Короткая задача ::
Извлеките из приведенных ниже строк все, в которых встречается слово «cluster». Регистр букв учитывается.

(Записи о пространственных отношениях)
——

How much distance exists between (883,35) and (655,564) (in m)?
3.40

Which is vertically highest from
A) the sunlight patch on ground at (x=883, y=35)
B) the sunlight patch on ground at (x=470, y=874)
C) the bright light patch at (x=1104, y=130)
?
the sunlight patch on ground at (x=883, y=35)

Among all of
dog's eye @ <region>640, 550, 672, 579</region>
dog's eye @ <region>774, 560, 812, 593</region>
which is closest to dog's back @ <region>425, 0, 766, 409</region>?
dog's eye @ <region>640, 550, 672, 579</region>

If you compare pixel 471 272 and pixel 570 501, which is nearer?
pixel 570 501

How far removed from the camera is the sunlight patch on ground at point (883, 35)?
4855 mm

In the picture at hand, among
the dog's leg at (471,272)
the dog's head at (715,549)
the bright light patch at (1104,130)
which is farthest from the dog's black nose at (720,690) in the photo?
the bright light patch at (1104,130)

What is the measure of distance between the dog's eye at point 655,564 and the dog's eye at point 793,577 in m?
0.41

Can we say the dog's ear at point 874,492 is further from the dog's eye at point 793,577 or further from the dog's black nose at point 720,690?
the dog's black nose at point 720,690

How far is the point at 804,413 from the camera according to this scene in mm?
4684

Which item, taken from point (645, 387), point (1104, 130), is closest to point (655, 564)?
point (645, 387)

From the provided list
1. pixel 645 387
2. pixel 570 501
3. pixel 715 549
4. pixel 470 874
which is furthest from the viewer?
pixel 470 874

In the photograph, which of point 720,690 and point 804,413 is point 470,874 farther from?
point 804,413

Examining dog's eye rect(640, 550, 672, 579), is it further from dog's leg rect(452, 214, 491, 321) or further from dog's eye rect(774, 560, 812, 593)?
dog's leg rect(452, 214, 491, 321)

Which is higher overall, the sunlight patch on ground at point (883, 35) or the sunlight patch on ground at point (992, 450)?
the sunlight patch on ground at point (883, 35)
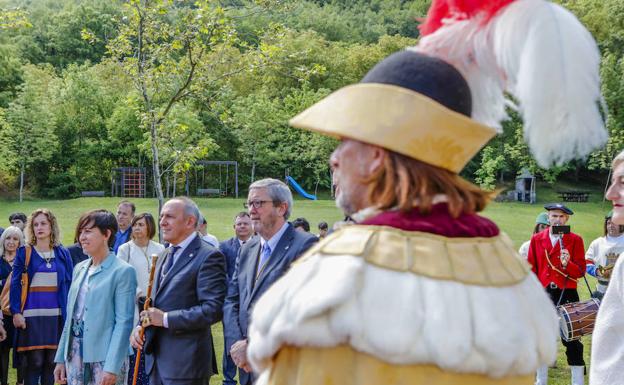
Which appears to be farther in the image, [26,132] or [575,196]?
[575,196]

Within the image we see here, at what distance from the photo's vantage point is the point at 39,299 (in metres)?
7.41

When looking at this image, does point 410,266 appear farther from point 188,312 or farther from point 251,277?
point 251,277


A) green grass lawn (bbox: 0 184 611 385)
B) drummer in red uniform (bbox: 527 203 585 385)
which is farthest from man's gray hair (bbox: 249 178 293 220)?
green grass lawn (bbox: 0 184 611 385)

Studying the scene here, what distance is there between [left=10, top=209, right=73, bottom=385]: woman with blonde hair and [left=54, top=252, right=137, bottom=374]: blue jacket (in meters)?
1.67

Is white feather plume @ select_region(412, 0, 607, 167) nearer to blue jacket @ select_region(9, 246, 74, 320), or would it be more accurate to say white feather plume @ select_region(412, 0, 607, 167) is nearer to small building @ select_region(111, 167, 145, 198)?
blue jacket @ select_region(9, 246, 74, 320)

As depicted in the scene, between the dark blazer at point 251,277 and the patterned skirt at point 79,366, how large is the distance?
3.60 ft

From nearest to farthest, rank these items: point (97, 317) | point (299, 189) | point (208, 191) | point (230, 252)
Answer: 1. point (97, 317)
2. point (230, 252)
3. point (208, 191)
4. point (299, 189)

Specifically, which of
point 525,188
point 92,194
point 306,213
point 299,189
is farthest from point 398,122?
point 525,188

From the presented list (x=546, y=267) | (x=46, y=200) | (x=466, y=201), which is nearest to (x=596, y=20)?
(x=46, y=200)

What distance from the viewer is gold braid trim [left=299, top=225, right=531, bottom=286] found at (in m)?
1.79

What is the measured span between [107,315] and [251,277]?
1213 millimetres

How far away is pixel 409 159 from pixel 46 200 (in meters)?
46.6

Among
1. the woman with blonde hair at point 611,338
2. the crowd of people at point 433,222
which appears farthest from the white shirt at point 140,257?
the crowd of people at point 433,222

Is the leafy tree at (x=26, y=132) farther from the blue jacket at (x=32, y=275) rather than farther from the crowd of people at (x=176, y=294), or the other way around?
the crowd of people at (x=176, y=294)
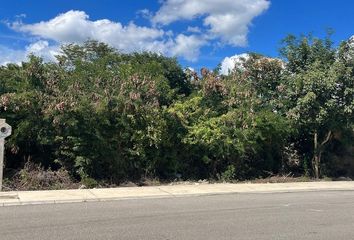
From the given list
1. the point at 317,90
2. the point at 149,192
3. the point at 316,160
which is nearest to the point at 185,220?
the point at 149,192

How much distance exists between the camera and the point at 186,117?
66.2 feet

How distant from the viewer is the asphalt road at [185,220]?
9.47 metres

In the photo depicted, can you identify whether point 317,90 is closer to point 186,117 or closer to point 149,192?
point 186,117

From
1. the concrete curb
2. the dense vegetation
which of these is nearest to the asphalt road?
the concrete curb

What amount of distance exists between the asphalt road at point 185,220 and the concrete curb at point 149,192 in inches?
26.0

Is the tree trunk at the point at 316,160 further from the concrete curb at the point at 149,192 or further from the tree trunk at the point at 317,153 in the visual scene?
the concrete curb at the point at 149,192

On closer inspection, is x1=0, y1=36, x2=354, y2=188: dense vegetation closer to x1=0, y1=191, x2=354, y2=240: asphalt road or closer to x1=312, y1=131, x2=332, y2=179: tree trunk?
x1=312, y1=131, x2=332, y2=179: tree trunk

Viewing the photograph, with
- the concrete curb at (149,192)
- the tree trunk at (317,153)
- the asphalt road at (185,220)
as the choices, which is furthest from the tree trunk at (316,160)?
the asphalt road at (185,220)

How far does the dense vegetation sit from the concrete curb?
197cm

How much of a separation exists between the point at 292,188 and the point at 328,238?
9363 millimetres

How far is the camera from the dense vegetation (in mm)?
18000

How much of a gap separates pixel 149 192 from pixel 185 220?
529 cm

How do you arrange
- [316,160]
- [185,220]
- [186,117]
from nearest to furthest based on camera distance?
[185,220] → [186,117] → [316,160]

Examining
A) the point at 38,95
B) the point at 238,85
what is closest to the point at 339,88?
the point at 238,85
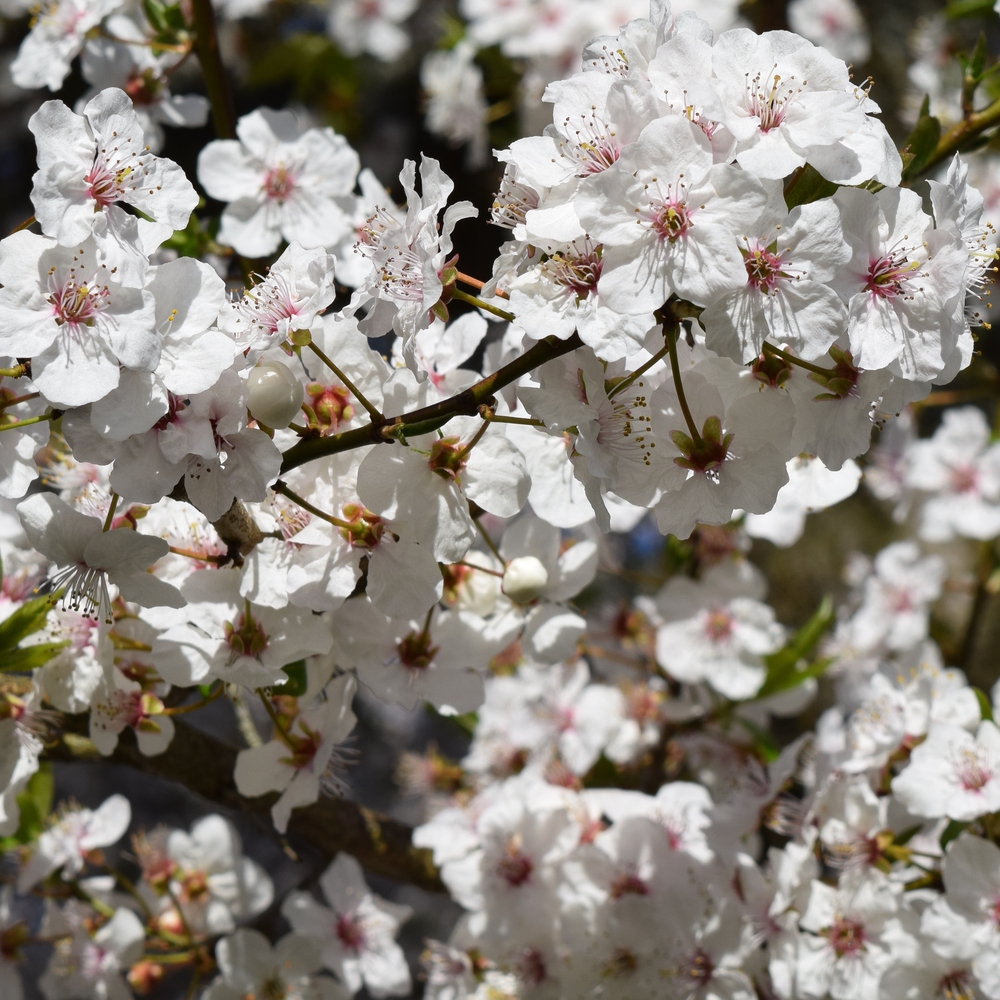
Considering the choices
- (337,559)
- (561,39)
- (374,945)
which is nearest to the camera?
(337,559)

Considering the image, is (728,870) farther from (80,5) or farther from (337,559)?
(80,5)

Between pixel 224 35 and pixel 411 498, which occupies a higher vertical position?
pixel 411 498

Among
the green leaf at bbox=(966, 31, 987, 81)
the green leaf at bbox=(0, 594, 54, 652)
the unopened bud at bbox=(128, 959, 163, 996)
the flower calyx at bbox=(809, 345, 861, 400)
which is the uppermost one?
the green leaf at bbox=(966, 31, 987, 81)

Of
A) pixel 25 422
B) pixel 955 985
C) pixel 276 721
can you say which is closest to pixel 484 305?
pixel 25 422

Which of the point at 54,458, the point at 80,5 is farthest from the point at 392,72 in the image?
the point at 54,458

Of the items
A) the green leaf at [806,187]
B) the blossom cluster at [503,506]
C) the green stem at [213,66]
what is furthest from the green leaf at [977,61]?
the green stem at [213,66]

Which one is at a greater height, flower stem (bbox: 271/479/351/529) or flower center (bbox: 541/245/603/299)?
flower center (bbox: 541/245/603/299)

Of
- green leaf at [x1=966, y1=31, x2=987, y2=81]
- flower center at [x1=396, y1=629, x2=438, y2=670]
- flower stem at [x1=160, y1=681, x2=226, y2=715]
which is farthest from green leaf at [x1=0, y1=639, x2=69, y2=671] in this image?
green leaf at [x1=966, y1=31, x2=987, y2=81]

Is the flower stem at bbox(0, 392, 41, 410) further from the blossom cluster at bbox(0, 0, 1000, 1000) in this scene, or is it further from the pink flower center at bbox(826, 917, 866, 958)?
the pink flower center at bbox(826, 917, 866, 958)
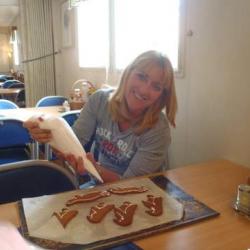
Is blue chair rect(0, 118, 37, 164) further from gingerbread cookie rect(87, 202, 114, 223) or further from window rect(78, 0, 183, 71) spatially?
gingerbread cookie rect(87, 202, 114, 223)

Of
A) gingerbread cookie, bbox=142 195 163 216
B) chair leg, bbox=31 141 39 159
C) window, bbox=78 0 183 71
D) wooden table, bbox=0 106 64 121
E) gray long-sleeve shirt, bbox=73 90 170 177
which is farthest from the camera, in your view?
wooden table, bbox=0 106 64 121

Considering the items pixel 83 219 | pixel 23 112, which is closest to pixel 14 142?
pixel 23 112

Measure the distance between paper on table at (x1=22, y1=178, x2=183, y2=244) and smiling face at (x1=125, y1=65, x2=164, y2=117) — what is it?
0.44 metres

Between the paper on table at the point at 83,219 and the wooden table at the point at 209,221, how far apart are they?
0.15 feet

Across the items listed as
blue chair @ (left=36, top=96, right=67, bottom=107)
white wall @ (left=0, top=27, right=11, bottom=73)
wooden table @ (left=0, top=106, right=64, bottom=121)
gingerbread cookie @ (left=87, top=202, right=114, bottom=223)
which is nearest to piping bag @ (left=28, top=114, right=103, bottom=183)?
gingerbread cookie @ (left=87, top=202, right=114, bottom=223)

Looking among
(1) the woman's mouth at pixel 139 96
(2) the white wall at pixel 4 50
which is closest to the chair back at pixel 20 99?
(1) the woman's mouth at pixel 139 96

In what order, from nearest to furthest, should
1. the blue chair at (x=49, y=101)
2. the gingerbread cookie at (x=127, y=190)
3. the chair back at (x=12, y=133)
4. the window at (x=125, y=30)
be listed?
the gingerbread cookie at (x=127, y=190), the window at (x=125, y=30), the chair back at (x=12, y=133), the blue chair at (x=49, y=101)

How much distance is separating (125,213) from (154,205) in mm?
94

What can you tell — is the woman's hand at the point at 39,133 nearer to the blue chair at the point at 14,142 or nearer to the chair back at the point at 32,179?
the chair back at the point at 32,179

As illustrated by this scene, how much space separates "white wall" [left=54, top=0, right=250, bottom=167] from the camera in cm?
123

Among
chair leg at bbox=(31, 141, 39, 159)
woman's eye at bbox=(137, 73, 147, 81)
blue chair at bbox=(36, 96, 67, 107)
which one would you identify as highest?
woman's eye at bbox=(137, 73, 147, 81)

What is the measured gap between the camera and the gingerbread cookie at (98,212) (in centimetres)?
75

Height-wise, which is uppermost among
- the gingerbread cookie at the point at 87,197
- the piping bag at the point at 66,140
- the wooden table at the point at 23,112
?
the piping bag at the point at 66,140

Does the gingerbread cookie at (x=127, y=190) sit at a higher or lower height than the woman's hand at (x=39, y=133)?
lower
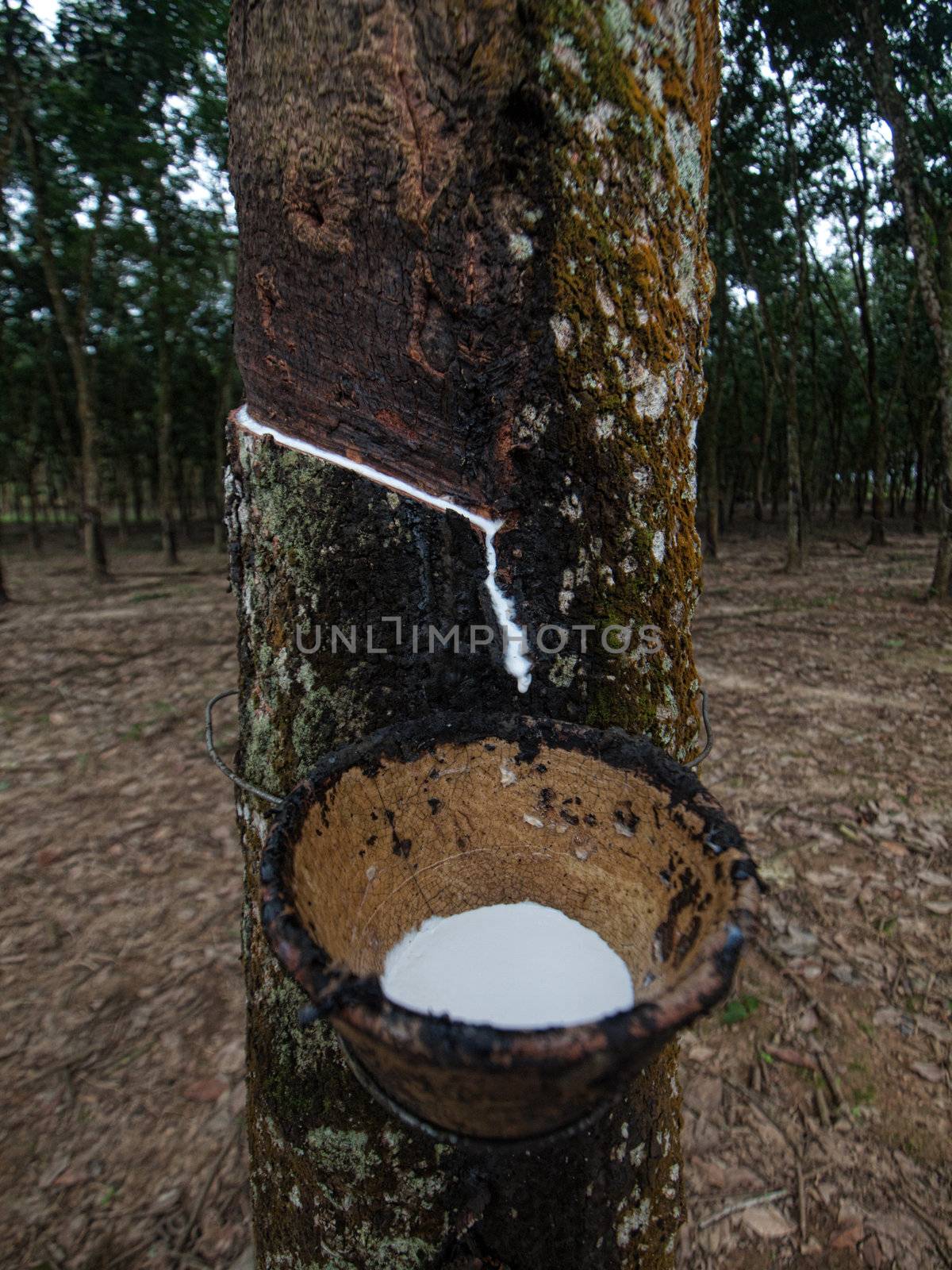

——

Результат ::
B) the blossom cluster at [503,506]
Is the flower stem at bbox(0, 392, 41, 410) further from the blossom cluster at bbox(0, 0, 1000, 1000) in this scene, or is it further from the pink flower center at bbox(826, 917, 866, 958)?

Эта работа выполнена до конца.